Helping to tackle those demands is the aim of a new mechatronics training rig from Bosch Rexroth that is described by UK technical training manager Dave Stirling as specifically aimed at satisfying Industry 4.0 requirements. The rig is billed as a “three-station, floor-mounted production system” which, in effect, allows the user to simulate three distinct processes common to any manufacturing shopfloor: part selection, the manufacturing process and return to storage.
Using it involves processing two blocks of material – one metal, one plastic – which are manipulated with the aid of an integral conveyor belt, a two-axis robot and a hydraulic or pneumatic press. An analogous process on an automotive production line, Stirling suggests, might be the insertion of the valve guides into a cylinder head. But the relevance to Industry 4.0 of the rig does not lie in the procedures it simulates. Instead, Stirling states, it derives from the system's use of the latest industry-standard electronics – for instance its range of sensors, including both optical and radio frequency identification devices – and their effective networking.
Moreover, though the off-the-shelf system makes extensive use of Bosch Rexroth's own technology, this is counter-balanced by two other factors. One is that the hardware is not completely Bosch Rexroth's own – the safety system, for instance, is from German supplier Sick. The other is that the whole system complies with what Stirling describes as its "open core" approach, which facilitates the integration of Bosch Rexroth's own programmable logic controllers (PLCs) with wider IT architectures from other suppliers.
Crucially, he says, the integration allows the PLCs to be programmed via a 'front end' which may come from another supplier and hence use a different programming language that creates its own distinctive look and feel. The training can thus mimic the interfaces which operators will use in real production environments.

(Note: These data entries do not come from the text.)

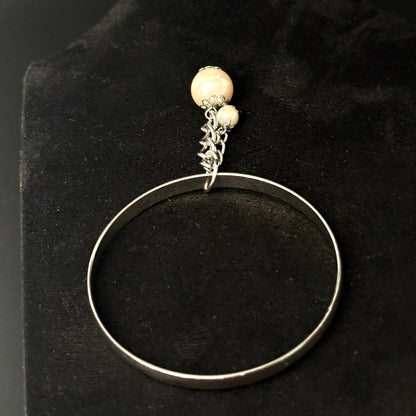 Sølvfarvet armbånd med perlevedhæng - Frøken Lilly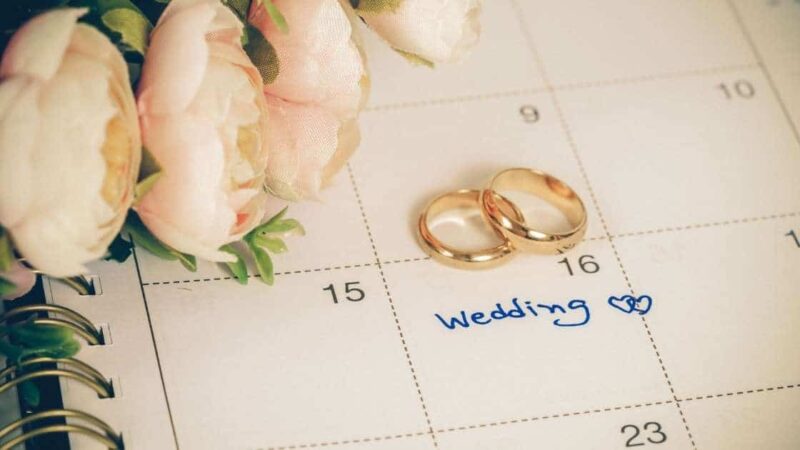 Calendar cu flori nunti 2022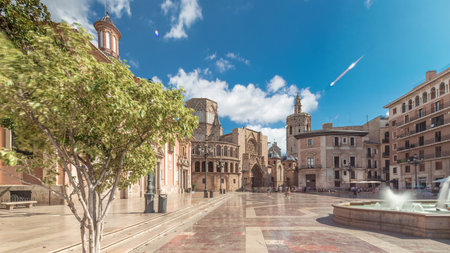 Panoramic timelapse hyperlapse of Valencias Plaza de la Virgen. Spainの写真素材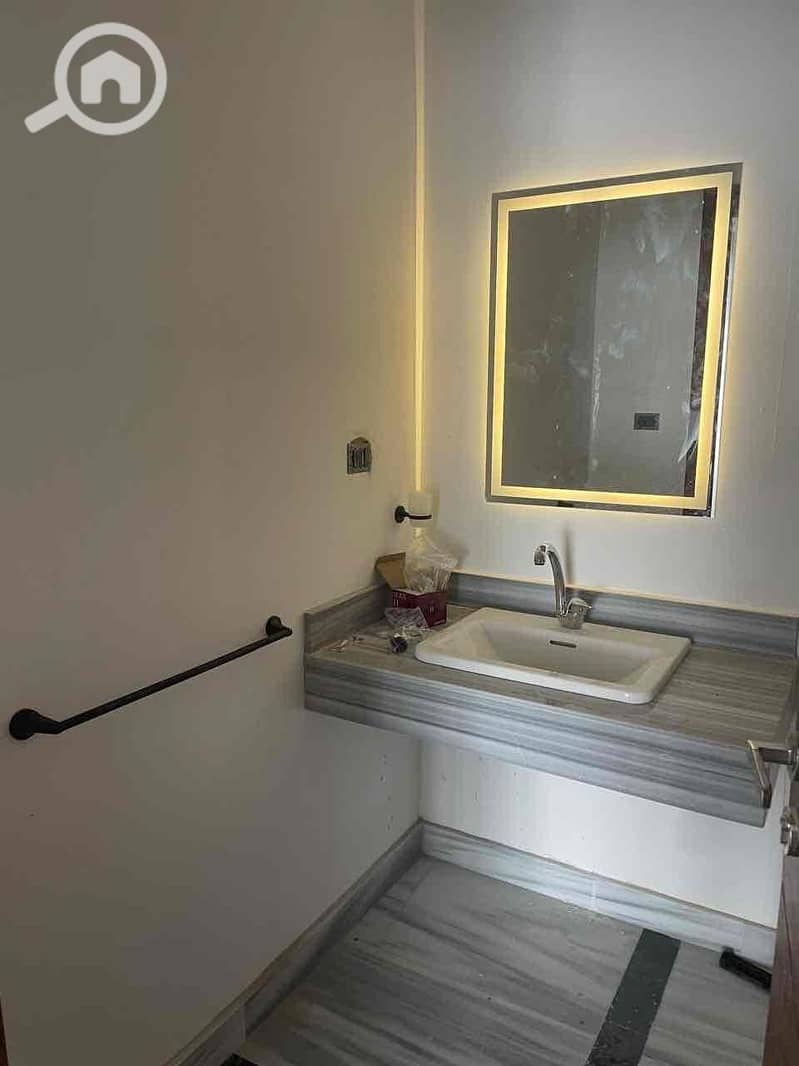 12 2afd30b8-530c-48de-93f3-86c49bf73678. jpg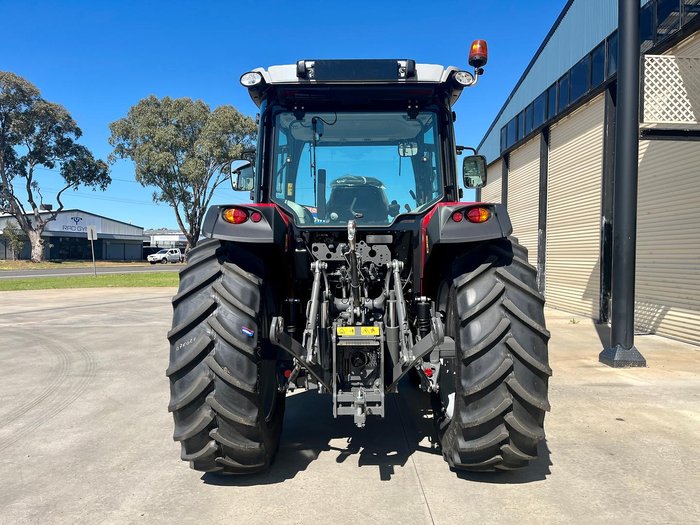 0 Massey Ferguson 5711 Dyna-4 110Hp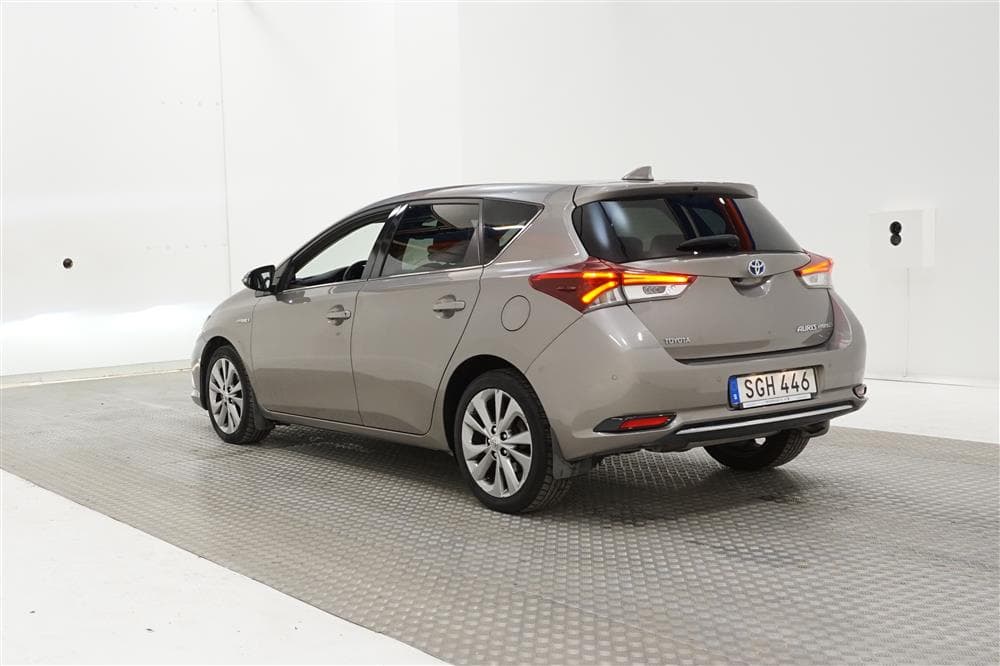 Toyota Auris 1.8 Hybrid 136hk M-Värm H-Skinn B-Kam 0,39L/mil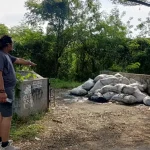 Limbah Usus Ayam Bau Busuk Picu Kemarahan Warga Cianjur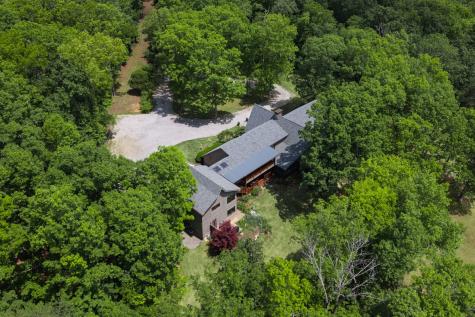 1517 Laurel Lake Drive Monteagle TN 37356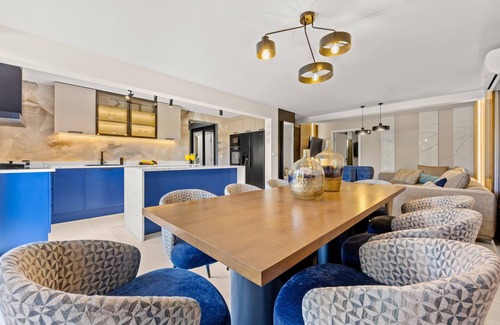 Kozino Apartment | The Bayfront - Luxury Pool Residence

Audi uses virtual reality technology for the 'virtual prototyping' of new vehicle manufacturing processes. The company has been using the IC.IDO system from ESI at its plants in Ingolstadt and Neckarsulm, Germany, since 2009, in what it calls a 'cave automatic virtual environment' (CAVE).Audi reports that it uses the system to carry out investigations in its 'pre-series centre' into the feasibility of producing future vehicles. Projected assembly procedures are simulated by virtually handling components in the 3D environment of the CAVE. The company states that the software’s collision recognition capability in combination with the haptic feedback from the controller allows it to test the feasibility of the assembly procedures involved and their associated process safety before the first prototypes are built.
The information the system generates is used primarily to carry out investigations of models that are to be produced at a specific plant, but where data is relevant for several plants it is disseminated accordingly. Either way Audi says that the objective is to plan the assembly process in advance so that assembly employees can implement it intuitively and without any additional information.
Audi confirms that the use of virtual methods enables conceptual problems to be identified and resolved at an early stage in the development process. Besides shortening development times this allows it to be certain what tools will be required, avoiding the costs of any subsequent tool modifications. Moreover the number of physical pre-series vehicles required for ensuring optimal assembly can also be reduced.
For the future Audi says it aims to use virtual methods to simulate the assembly of flexible components with the first intended application involving cable sets and hoses for cooling systems. In the longer term it also wants to represent the behaviour of door trim and seals during assembly on the basis of their respective properties.